According to Indian ecologist Madhav Gadgil, the project will have obvious and indirect effects on the population. According to him, the poor will suffer the consequences of all this. The voices of protest raised by people will not be in vain.

E Sreedharan, the ‘metro man’ in India, pointed out small details in the project, saying, ‘all along the sides of the proposed track, an eight-feet-high wall, which will cost Rs 8 crore for one kilometer, has to be constructed, and there has to be a mesh on its top, but this is not mentioned in the DPR (Detailed Project Report)’. The DPR does not mention flyovers or subways. There are some problems with land acquisition, as some of the landowners are unhappy with the state government over price issues.

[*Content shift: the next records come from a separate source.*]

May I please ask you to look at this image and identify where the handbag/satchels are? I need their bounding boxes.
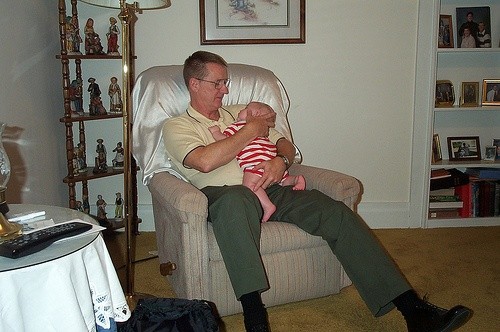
[117,298,228,332]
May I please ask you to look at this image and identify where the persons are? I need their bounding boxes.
[459,13,491,48]
[487,85,498,102]
[163,50,474,332]
[97,195,108,222]
[70,76,83,113]
[458,142,470,156]
[208,101,306,222]
[112,141,125,170]
[84,19,104,54]
[107,77,123,114]
[87,77,107,116]
[115,192,124,220]
[94,139,108,174]
[65,16,76,53]
[107,17,121,55]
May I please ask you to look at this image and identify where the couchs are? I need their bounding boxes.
[126,65,360,316]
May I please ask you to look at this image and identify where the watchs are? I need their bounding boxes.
[276,155,290,169]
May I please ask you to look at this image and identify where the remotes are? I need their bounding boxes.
[0,222,93,259]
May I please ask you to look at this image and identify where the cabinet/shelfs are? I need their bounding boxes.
[55,0,143,239]
[420,0,500,228]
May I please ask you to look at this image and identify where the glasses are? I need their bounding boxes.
[189,76,231,90]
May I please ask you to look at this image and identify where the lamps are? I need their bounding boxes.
[78,0,172,314]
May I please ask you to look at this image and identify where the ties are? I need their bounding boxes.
[494,90,496,95]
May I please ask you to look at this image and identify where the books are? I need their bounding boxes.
[430,169,500,218]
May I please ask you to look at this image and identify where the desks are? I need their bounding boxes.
[0,203,131,332]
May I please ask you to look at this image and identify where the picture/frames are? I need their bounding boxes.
[432,134,442,162]
[447,135,482,162]
[438,14,454,49]
[197,0,307,45]
[482,79,500,106]
[435,80,456,108]
[460,82,482,107]
[453,5,494,49]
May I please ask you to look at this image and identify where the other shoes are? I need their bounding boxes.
[405,291,473,332]
[244,312,272,332]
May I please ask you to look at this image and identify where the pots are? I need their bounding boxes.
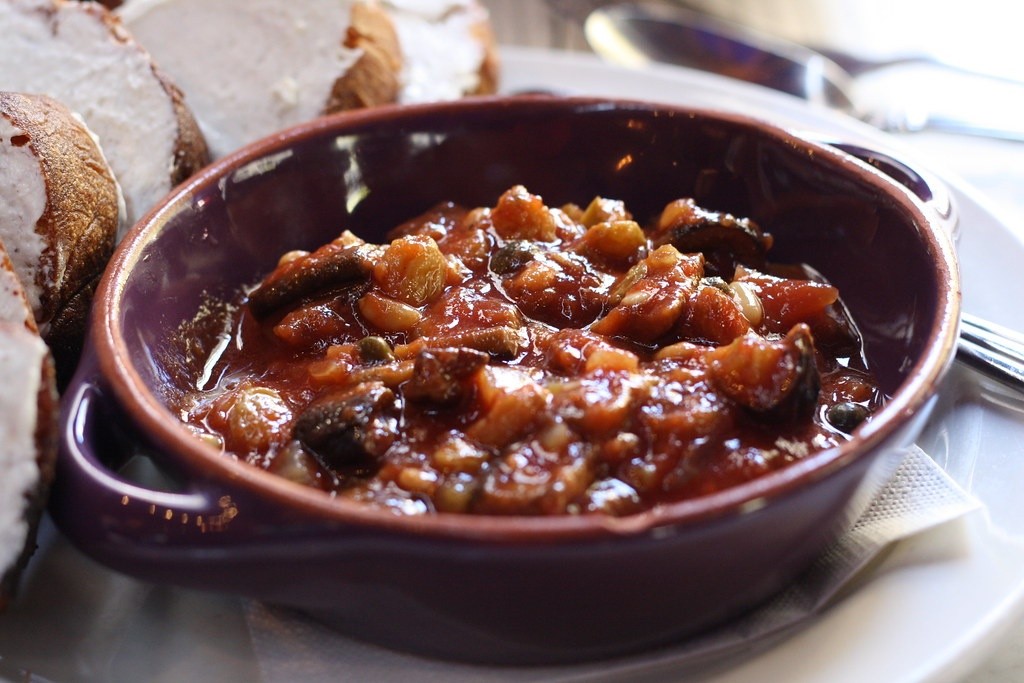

SilverLine’s land acquisition
In a recent statement, Kerala’s CM Pinarayi Vijayan said that the Left Democratic Front (LDF) will implement the SilverLine project and that the state government would pay four times the market price for acquiring the land. The Chief Minister was speaking at a gathering on the occasion of the inauguration of the CPIM Puthur local committee office.

Silverline will be implemented by the LDF government. There have been attempts to mislead the public. CM Vijayan added, ‘It is only natural that people whose land is being acquired for the project will be disappointed. But I want to tell you that the government will pay four times the market price as compensation. We should not support such narrow-minded politics’.